Tony Sycamore, analyste de marché chez IG, a déclaré mercredi que l'arrêt de production à Tengiz, l'un des plus grands gisements pétroliers au monde, ainsi qu'à Korolev, était temporaire. Il a ajouté que la pression à la baisse liée aux anticipations de hausse des stocks de pétrole brut américains, conjuguée aux tensions géopolitiques, persisterait probablement.
Le président américain Donald Trump a déclaré mardi qu'il ne renoncerait à son objectif de prendre le contrôle du Groenland. La semaine dernière, il s'était engagé à imposer des droits de douane croissants aux alliés européens jusqu'à ce que les États-Unis soient autorisés à acheter cette île arctique.
Giovanni Staunovo, analyste chez UBS, a déclaré que la montée des tensions géopolitiques accentue la pression sur les marchés pétroliers, car les droits de douane pourraient ralentir la croissance économique et renforcer une aversion plus générale au risque.
Un sondage préliminaire de Reuters réalisé mardi a montré que les stocks américains de pétrole brut et d'essence auraient augmenté la semaine dernière, tandis que les stocks de distillats auraient vraisemblablement diminué.
Selon les estimations de six analystes interrogés par Reuters, les stocks de pétrole brut ont augmenté en moyenne de 1,7 million de barils au cours de la semaine se terminant le 16 janvier.
Les données hebdomadaires sur les stocks de l'American Petroleum Institute seront publiées mercredi à 16h30, heure de l'Est des États-Unis (21h30 GMT), tandis que celles de l'Agence américaine d'information sur l'énergie (EIA), le service statistique du département de l'Énergie des États-Unis, devraient paraître jeudi à 12h00, heure de l'Est (17h00 GMT).
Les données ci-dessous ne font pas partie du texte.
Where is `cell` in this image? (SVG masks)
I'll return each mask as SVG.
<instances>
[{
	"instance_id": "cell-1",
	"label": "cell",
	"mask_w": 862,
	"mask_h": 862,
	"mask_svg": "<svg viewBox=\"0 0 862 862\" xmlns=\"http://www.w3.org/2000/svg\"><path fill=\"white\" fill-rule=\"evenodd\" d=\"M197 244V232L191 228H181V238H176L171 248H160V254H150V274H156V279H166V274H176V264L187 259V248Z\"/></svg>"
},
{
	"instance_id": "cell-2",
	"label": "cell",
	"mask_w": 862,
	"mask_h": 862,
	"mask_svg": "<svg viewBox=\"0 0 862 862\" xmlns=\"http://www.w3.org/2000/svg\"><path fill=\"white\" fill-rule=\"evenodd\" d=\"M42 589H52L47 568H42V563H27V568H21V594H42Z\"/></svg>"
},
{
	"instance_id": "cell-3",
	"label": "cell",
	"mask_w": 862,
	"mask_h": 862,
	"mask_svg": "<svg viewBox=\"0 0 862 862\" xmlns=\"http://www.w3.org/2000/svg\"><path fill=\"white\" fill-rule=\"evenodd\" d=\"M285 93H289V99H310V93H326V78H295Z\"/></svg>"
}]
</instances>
Ces publications sont reportées d'un jour en raison d'un jour férié fédéral américain lundi.
Bien qu'une telle augmentation des stocks soit généralement négative pour les prix du pétrole, Gregory Brew, analyste principal chez Eurasia Group, a déclaré que le risque d'une nouvelle escalade des tensions entre les États-Unis et l'Iran pourrait apporter un certain soutien aux prix.
Trump avait auparavant menacé de frapper l'Iran en raison de la répression violente des manifestations antigouvernementales qui ont eu lieu plus tôt ce mois-ci.